Observation without judgment and without trying. I noticed I was getting kicked on the forearm, all the time, after doing something to my sparring partners. It was a counter kick at the end of a flurry or something. I couldn’t figure it out, but I was sure I was getting kicked with my arm low. I didn’t ask “why” am I dropping my hand, I had to ask “when” am I dropping my hand. Simply observe. So, then I noticed it was after a teep. I’d throw punches and get my opponent turtleing, then I’d teep when they tried to counter, but I’d drop my hand and leave it down after the teep and get kicked every time. So I told myself to keep my guard up both during and after the teep. Problem literally solved in 1 second.

Asking “why” you do something, your brain will answer any question you pose to it. So unless you ask it in such a way that it’s going to illicit a positive answer, be ready to have the mental answer come from your inner coach: because I suck, because I never keep my hands up, because I can’t focus, because I’m terrible, etc. If you ask “when” you do something, the answer is pretty neutral, “when you teep.”

“Learning how to trust Self II” in chapter 4 is entirely why you learn so fast as a beginner and then seem to slow down or even plateau as you develop. Because going from nothing to something is without expectation. You learn very naturally because you see something and imitate it. The learning process is very natural. Once you’ve got some time in, you have expectations. You think you should be able to do something already, or more easily.  I suspect that a lot of this is also to do with how much we can feel techniques before understanding them as beginners, but then we lose that as we try to fine-tune it all. So, I give some examples of how imitation helps return that more natural learning process. Imitating how Karuhat’s “float up” kick feels, versus how it works. All Dieselnoi ever wants from anyone – anyone – is for you to be trying to destroy your opponent’s will with every movement. It’s all feeling, the technique is so secondary that you’re doing it wrong unless you’re trying to rip someone’s heart out. Because that’s Dieselnoi.  

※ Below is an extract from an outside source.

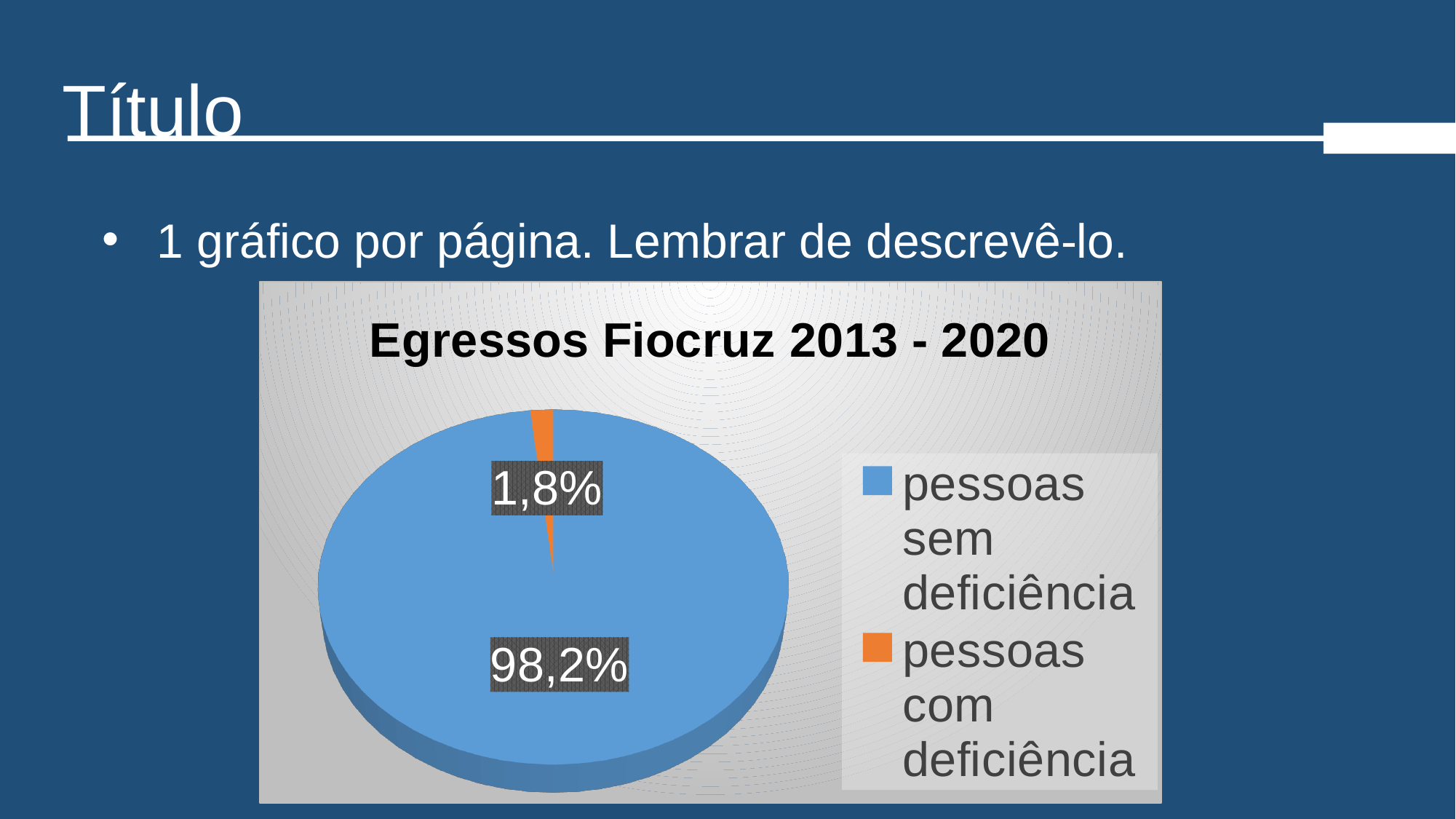
What is the title of the chart? Egressos Fiocruz 2013 - 2020 What share of the pie is labelled for 'pessoas com deficiência'? 1,8% What kind of chart is shown on the slide? pie chart Which category has the smallest slice of the pie? pessoas com deficiência Which category has the largest slice of the pie? pessoas sem deficiência How many categories does the legend list? 2 Which is larger, the slice for 'pessoas sem deficiência' or the slice for 'pessoas com deficiência'? pessoas sem deficiência What colour is the slice for 'pessoas com deficiência'? orange What is the difference in percentage points between the 'pessoas sem deficiência' and 'pessoas com deficiência' slices? 96,4 What is the total of the two labelled slices? 100% What share of the pie is labelled for 'pessoas sem deficiência'? 98,2%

Mark brings up a great example of how he and his brother would kind of create full motives for sword play, rather than just going through technical practice. Kevin brings up that this is exactly what Joe and Gen Hongthong (twin fighters/trainers) as kids. They’d watch Golden Age legends on TV, then go to training and play the part, “okay, today you’re Kaensak and I’m Lamnamoon,” which gave them incredibly vast technical awareness and fluency. Not breaking it down, but mimicking it.

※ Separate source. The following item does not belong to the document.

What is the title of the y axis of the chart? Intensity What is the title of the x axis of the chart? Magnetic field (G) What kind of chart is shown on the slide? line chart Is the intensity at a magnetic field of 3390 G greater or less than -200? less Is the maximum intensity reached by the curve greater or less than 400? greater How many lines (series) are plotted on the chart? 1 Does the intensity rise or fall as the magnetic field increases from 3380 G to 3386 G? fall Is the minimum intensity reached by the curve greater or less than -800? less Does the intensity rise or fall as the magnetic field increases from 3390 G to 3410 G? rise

We finish on a reminder that just looking at where your body is, what it’s doing, where things are landing, etc. is far more productive in keeping Self 1 quiet and letting Self 2 make adjustments. Unlearning the automatic judgment of whether something is “right” or “wrong”, whether you or your coach “like” or “dislike” the move, just look at it. See it and go from there. Don’t ask “why” questions, ask “when” questions. Just try it for a week, see how that goes.